| Source passage |
This in response to a candidate for my position at Rollins College being here for campus interviews. As a part of the interview process, she taught a class. It happened to be my class that she taught. The question troubled me, and it’s taken a while to decide why.

It was almost an out-of-body experience for me, which is what we say when we don’t entirely know how to process an event. We were in 105 Orlando Hall, my preferred classroom home for the last 24 years. She was sitting in my place at the head of the table when I walked into the room about three minutes before class was to start. 

I was a little startled by that -- undoubtedly my ego taking offense at her taking over my place at the table without being graciously shuttled into it. You don’t sit in Dad’s chair when Dad is home, right? She had her books arrayed around her, and she was sitting complacently. She might have been chatting with a student. She was soft and low-key. She wore a diaphanous, summery blue print dress that seemed decidedly unlike the tailored blue suit graduate students are advised to wear at interviews.

| Spatial relationship items |
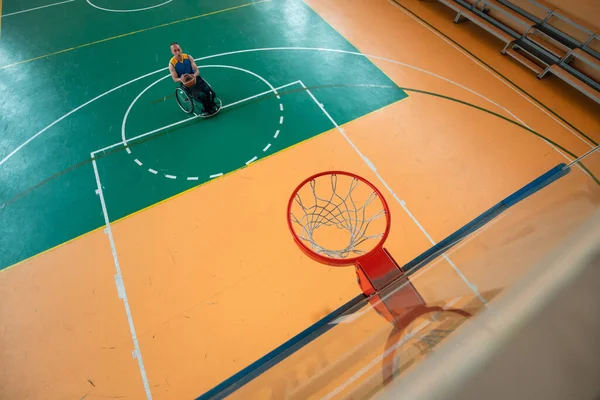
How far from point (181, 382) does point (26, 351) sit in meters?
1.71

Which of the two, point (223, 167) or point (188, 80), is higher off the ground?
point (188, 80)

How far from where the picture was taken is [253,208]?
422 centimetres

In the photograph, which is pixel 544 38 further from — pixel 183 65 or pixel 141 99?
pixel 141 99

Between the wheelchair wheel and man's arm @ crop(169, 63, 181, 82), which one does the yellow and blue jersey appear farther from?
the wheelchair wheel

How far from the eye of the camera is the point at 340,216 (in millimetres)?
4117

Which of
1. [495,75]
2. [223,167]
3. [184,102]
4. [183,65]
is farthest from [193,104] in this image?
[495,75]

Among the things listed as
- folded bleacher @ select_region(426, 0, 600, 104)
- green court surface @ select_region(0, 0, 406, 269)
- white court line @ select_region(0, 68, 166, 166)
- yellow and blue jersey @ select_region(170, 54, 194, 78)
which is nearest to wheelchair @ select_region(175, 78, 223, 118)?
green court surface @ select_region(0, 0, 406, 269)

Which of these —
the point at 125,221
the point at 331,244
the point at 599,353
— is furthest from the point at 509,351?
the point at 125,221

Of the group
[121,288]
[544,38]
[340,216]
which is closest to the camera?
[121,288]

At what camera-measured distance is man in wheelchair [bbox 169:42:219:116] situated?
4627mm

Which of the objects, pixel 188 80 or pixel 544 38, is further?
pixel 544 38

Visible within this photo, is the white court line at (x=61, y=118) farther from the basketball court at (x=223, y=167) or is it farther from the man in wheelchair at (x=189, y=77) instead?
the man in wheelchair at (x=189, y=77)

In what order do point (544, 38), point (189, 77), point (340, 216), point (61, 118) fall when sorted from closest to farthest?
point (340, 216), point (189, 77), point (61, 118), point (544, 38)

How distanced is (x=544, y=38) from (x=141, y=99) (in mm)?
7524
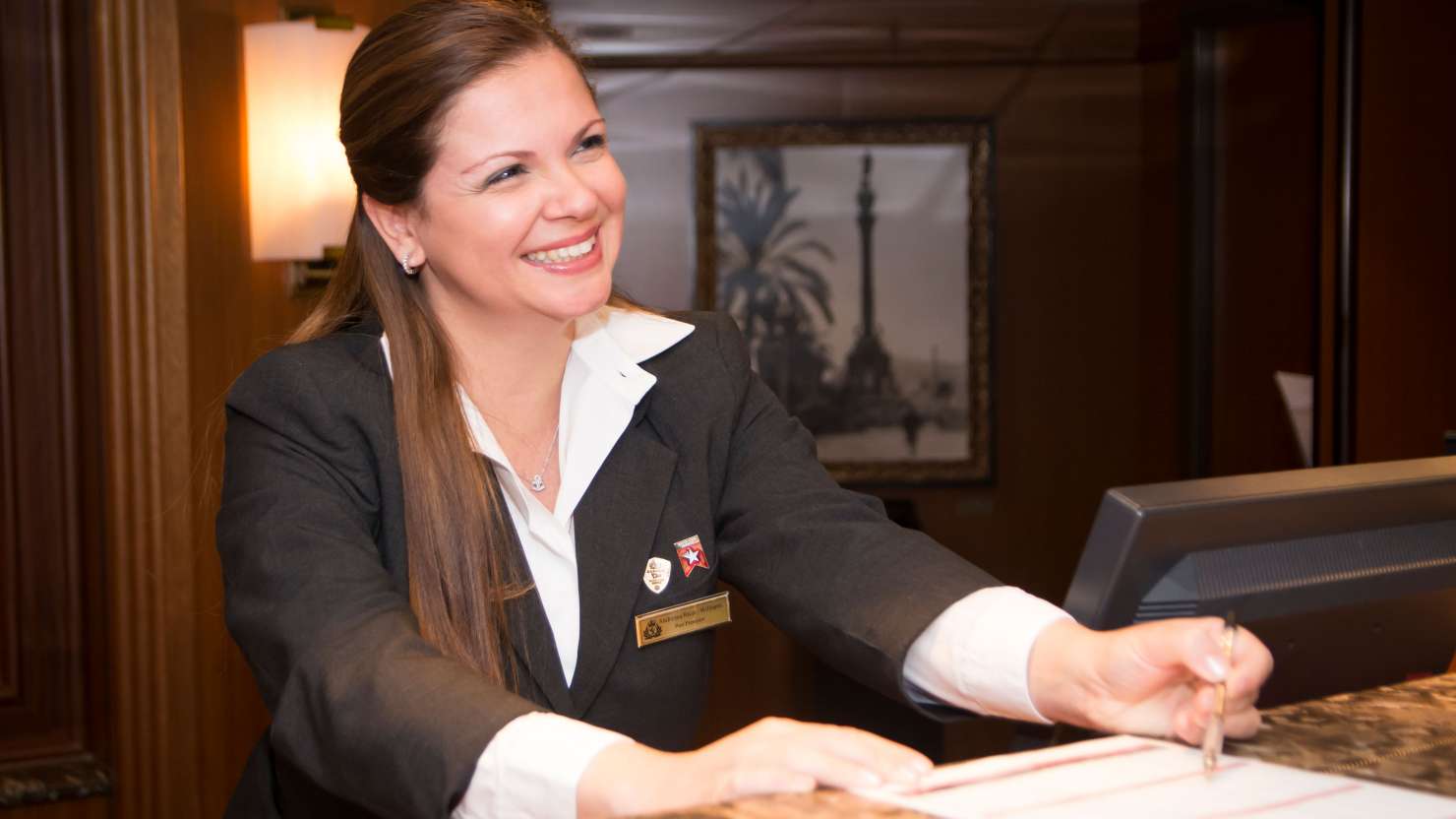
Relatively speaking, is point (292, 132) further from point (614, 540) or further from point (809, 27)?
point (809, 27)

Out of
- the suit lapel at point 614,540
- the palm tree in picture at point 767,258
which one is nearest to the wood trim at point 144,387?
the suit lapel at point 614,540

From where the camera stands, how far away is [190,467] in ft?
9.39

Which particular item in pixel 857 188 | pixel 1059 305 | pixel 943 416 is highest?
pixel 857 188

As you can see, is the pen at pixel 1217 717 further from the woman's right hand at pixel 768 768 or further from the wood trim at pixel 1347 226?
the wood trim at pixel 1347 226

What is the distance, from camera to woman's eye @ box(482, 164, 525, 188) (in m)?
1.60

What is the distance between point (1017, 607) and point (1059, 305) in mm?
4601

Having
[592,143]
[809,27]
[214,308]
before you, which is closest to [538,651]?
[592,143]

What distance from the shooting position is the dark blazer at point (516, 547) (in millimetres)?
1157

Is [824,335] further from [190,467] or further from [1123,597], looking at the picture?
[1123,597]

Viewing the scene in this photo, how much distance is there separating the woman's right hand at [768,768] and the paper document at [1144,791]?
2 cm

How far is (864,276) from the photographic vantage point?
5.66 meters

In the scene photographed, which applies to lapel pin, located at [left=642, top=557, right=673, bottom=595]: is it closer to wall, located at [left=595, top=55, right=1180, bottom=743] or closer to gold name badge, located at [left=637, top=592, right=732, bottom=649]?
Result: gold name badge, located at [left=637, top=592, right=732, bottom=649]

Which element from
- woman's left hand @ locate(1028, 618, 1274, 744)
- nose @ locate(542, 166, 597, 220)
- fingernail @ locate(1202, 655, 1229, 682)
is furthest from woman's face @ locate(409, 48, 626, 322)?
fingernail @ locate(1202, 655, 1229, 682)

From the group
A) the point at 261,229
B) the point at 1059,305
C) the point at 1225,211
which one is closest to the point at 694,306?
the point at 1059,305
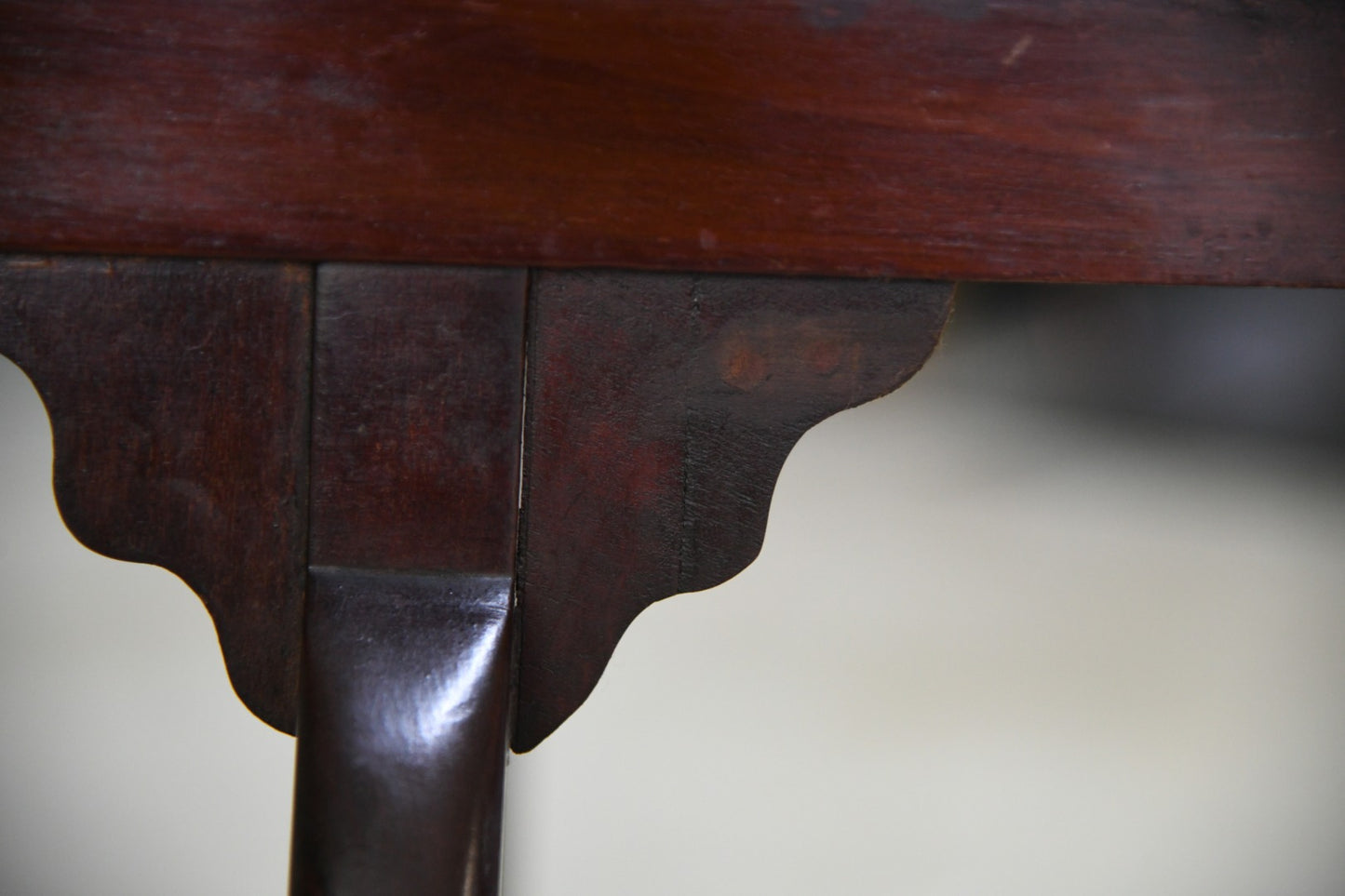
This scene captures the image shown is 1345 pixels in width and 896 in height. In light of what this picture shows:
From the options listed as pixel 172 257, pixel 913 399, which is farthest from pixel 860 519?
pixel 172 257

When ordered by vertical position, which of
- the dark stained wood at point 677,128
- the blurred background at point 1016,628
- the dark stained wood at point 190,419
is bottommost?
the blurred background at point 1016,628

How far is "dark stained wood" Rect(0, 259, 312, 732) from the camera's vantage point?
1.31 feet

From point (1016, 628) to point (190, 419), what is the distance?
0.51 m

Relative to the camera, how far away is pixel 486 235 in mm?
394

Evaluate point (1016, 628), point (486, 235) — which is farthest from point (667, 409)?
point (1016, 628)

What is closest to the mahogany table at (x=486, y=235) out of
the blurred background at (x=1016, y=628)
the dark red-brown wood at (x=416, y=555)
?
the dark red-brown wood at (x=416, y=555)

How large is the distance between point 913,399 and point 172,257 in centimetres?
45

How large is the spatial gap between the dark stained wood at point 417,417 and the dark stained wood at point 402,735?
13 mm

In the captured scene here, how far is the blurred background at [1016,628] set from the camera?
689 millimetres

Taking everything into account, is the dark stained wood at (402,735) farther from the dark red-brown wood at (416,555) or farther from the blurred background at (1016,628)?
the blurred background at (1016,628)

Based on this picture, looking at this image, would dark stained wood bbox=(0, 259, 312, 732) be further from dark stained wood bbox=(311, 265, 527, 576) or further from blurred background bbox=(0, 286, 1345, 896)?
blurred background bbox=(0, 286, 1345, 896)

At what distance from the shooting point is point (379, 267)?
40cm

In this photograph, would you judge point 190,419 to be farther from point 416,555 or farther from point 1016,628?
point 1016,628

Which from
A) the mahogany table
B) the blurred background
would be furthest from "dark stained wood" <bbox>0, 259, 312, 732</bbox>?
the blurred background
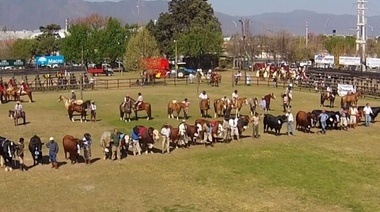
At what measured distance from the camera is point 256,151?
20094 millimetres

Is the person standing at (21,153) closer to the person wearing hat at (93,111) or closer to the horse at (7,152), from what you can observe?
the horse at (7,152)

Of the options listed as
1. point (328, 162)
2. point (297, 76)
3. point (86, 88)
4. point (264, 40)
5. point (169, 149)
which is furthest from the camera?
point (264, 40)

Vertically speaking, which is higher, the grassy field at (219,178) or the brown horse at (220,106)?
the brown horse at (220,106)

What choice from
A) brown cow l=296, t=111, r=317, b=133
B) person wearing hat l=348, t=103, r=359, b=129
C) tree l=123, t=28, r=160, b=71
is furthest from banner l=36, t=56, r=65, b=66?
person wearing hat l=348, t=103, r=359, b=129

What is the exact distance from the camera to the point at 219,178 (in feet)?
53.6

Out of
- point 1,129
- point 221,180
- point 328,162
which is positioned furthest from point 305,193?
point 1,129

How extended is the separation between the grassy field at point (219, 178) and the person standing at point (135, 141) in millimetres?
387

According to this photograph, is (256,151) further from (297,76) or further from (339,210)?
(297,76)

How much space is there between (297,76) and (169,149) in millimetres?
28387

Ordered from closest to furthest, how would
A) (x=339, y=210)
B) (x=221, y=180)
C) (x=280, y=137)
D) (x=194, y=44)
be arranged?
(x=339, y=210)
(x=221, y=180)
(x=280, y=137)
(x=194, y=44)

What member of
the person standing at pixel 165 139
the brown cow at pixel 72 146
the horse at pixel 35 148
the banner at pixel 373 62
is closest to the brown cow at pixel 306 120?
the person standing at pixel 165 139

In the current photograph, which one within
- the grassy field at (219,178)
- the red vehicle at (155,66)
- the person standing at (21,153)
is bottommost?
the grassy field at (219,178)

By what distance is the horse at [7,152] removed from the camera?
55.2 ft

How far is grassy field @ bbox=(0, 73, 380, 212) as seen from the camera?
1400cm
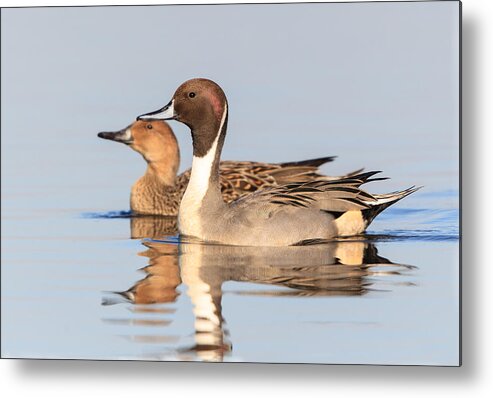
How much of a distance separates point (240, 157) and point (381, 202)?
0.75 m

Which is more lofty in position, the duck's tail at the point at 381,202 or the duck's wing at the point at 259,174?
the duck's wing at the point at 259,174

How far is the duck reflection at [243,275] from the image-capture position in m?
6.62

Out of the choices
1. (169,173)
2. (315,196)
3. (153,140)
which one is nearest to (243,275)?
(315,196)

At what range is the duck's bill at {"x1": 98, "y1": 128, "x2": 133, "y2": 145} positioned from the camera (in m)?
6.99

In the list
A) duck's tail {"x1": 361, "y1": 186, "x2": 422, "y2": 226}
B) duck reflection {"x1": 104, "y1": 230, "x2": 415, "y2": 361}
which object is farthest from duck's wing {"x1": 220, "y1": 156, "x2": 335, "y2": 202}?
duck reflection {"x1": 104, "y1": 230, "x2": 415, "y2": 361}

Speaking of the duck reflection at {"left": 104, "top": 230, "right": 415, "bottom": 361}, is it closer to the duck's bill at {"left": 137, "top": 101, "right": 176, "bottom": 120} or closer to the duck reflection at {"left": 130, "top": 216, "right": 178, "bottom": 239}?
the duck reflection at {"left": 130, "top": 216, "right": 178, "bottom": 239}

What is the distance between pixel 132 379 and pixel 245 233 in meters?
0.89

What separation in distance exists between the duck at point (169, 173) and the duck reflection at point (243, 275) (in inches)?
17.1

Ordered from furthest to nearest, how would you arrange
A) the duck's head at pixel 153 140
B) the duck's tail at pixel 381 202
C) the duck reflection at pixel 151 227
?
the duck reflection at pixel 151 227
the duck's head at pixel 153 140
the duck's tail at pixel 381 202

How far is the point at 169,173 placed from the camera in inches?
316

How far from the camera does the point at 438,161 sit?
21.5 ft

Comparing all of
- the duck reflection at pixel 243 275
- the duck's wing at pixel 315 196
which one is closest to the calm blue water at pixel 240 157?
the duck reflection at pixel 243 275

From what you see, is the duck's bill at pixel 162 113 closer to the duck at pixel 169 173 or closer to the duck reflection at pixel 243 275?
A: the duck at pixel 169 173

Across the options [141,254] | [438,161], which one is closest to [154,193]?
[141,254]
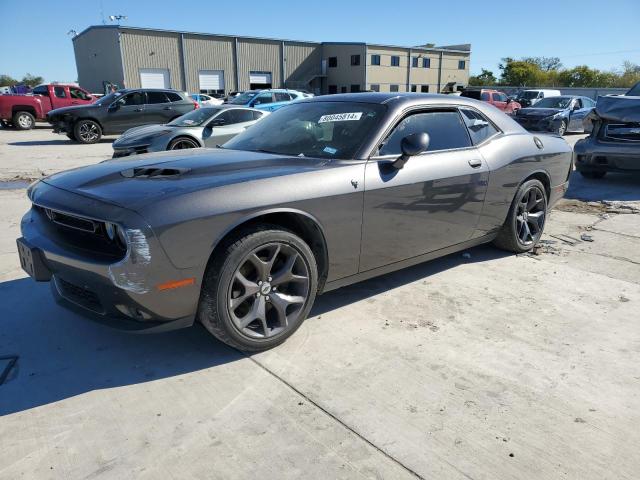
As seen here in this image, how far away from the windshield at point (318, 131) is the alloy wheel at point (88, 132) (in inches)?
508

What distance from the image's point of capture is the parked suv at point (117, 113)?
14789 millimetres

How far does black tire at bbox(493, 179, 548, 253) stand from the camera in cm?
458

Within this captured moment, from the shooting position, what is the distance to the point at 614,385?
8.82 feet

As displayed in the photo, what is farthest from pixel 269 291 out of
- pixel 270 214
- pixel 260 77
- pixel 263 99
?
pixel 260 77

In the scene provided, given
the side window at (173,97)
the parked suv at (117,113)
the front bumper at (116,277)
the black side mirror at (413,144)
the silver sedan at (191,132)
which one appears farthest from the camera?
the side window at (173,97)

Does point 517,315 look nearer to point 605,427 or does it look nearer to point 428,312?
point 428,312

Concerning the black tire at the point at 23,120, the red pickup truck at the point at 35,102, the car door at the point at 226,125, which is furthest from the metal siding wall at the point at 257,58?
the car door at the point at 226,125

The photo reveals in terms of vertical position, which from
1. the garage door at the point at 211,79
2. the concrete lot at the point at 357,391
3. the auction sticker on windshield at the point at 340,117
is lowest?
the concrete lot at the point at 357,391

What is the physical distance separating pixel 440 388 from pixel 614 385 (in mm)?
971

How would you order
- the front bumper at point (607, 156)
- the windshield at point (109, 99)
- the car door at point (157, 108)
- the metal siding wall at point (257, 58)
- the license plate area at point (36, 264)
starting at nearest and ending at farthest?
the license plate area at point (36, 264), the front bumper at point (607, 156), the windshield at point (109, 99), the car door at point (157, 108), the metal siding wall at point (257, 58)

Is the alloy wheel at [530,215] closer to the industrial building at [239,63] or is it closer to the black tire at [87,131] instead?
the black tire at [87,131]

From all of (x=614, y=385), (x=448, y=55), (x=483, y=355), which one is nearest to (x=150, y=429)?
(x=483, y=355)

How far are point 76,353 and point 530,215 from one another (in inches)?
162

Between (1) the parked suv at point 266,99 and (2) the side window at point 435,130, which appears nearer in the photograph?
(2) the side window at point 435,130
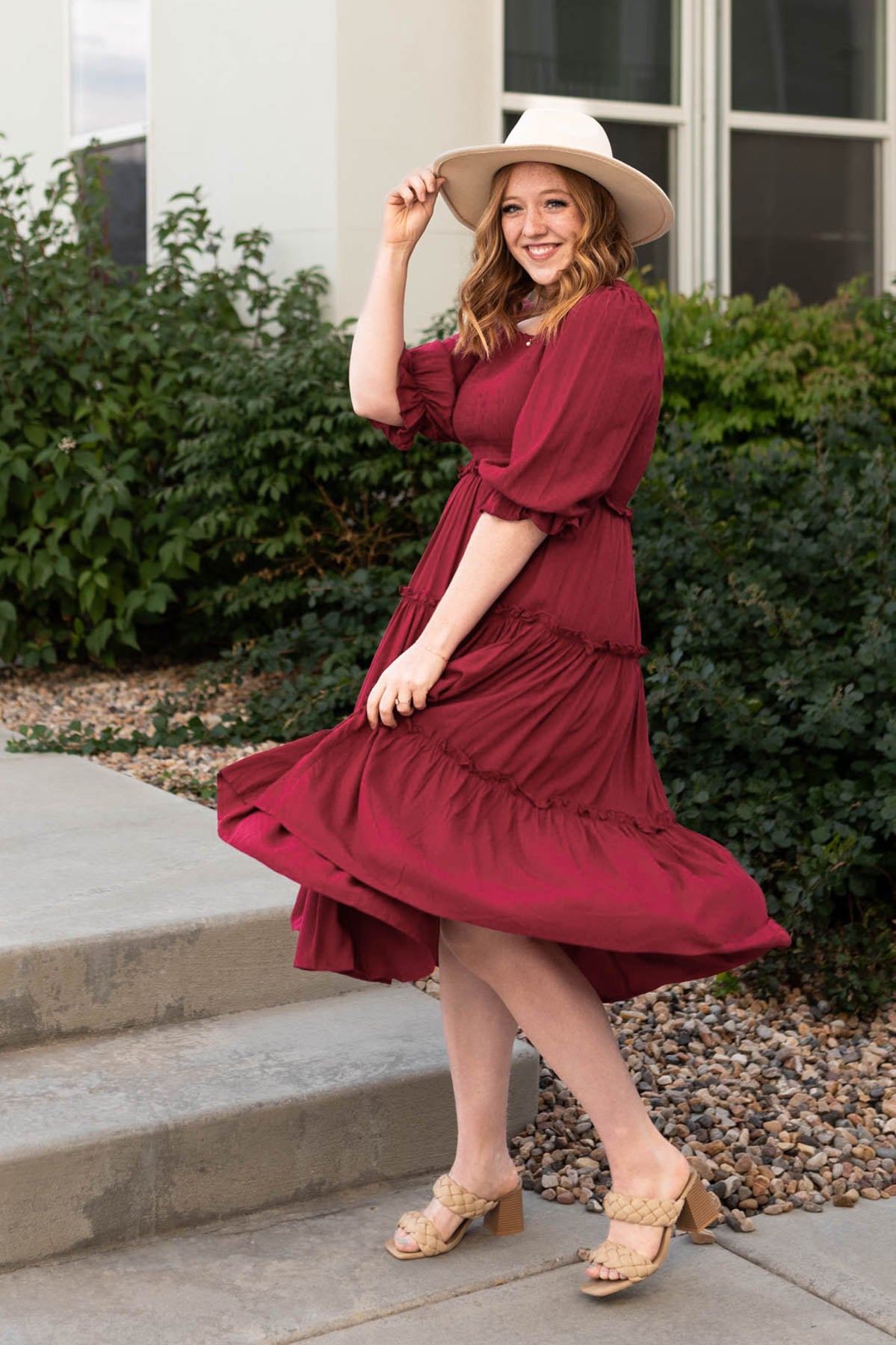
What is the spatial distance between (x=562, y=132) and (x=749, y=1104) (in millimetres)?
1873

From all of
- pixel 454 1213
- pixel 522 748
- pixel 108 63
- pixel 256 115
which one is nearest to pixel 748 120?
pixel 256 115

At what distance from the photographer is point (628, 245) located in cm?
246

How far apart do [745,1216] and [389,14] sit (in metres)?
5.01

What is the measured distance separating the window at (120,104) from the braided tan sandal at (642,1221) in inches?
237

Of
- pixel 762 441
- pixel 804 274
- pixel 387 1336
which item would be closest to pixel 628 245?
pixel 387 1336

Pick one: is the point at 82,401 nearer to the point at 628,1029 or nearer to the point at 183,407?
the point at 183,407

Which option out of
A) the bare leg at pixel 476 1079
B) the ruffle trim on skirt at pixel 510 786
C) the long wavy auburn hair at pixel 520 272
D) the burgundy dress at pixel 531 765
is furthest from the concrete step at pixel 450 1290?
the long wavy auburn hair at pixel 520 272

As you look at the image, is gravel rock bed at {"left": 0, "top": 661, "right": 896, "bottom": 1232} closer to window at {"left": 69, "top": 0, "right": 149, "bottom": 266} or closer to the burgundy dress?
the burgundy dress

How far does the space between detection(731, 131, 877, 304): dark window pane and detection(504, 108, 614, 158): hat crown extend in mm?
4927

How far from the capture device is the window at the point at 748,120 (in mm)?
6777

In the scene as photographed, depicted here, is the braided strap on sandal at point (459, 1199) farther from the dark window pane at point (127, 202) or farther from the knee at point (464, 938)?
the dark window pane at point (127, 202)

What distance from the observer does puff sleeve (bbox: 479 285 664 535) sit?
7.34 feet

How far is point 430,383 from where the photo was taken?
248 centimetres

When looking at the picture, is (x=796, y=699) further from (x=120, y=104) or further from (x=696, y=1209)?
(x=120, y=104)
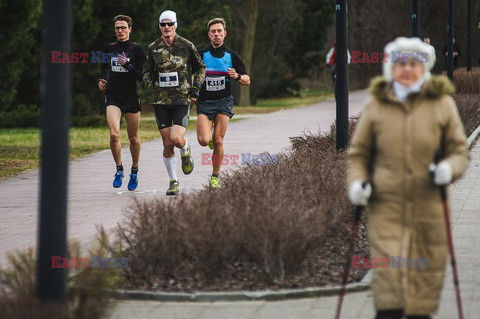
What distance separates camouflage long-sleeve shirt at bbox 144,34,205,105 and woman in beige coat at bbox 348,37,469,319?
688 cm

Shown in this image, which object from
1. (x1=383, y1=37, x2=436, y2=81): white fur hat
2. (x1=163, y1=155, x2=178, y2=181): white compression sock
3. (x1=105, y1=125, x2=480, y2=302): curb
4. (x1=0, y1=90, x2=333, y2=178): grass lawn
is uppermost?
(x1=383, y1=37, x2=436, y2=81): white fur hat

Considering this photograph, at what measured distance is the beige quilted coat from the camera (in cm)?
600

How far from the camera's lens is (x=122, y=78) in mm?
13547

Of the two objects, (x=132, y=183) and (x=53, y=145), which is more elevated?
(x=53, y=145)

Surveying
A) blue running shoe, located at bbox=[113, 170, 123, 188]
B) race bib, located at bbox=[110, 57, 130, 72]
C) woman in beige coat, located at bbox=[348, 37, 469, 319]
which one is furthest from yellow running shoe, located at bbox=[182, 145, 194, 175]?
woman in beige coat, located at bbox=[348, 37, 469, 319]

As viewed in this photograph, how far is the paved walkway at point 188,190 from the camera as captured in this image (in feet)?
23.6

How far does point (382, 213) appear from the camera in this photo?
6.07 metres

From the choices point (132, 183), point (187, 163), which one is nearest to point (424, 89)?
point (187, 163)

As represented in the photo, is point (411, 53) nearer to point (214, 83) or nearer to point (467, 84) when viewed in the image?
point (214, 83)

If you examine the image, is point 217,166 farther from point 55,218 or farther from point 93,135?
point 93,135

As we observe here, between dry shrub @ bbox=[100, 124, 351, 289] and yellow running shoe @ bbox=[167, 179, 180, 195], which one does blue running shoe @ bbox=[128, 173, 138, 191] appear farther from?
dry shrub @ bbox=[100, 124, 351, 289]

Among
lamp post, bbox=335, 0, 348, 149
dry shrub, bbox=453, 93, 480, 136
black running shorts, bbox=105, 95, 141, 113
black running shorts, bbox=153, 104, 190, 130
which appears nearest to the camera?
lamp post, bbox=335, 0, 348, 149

| To do |
1. Reproduce the campus interview passage from "It was almost" to "was to start.".
2. Render this sentence from the campus interview passage in French: "She had her books arrayed around her, and she was sitting complacently."
3. Pick up the campus interview passage after its last sentence and write the next part.
None of the items are needed here.

| Final results |
1.
It was almost an out-of-body experience for me, which is what we say when we don’t entirely know how to process an event. We were in 105 Orlando Hall, my preferred classroom home for the last 24 years. She was sitting in my place at the head of the table when I walked into the room about three minutes before class was to start.

2. Elle avait ses livres disposés autour d'elle, et elle était assise d'un air satisfait.

3.
I went up to her and introduced myself; she rose and shook my hand with the appropriate amount of obeisance. Told me how much she had heard about me and that she was happy to meet me. New guard greeting the old guard. It was an archetypal moment, both players well aware of the importance of the moment – the changes coming into their lives. I spoke to her jokingly about “my babies” as I looked out over the large class, and said how pleased I was to hand them over to her for a while. They deserve the best, I said. And then several other department members arrived to observe her and we got started.

I went to the back of the room and sat at the table with the students instead of positioning myself at the room’s periphery with other faculty members. I didn’t want to judge this event; I wanted to participate in it fully. I watched her closely. She is young and attractive. She has a book coming out. She has an MFA from the best university for teaching writing in the nation. She’s got creds. She’ll be good.

And there she stood in my place. And there I sat at the back of the large oval table I’ve walked around for 24 years. And then I realized: I don’t see myself as “being replaced” because, to be honest, there is no way I can be replaced by a young person right out of graduate school. Something bigger than “replacement” is happening here.

I watch her teach; I float around the room, disembodied.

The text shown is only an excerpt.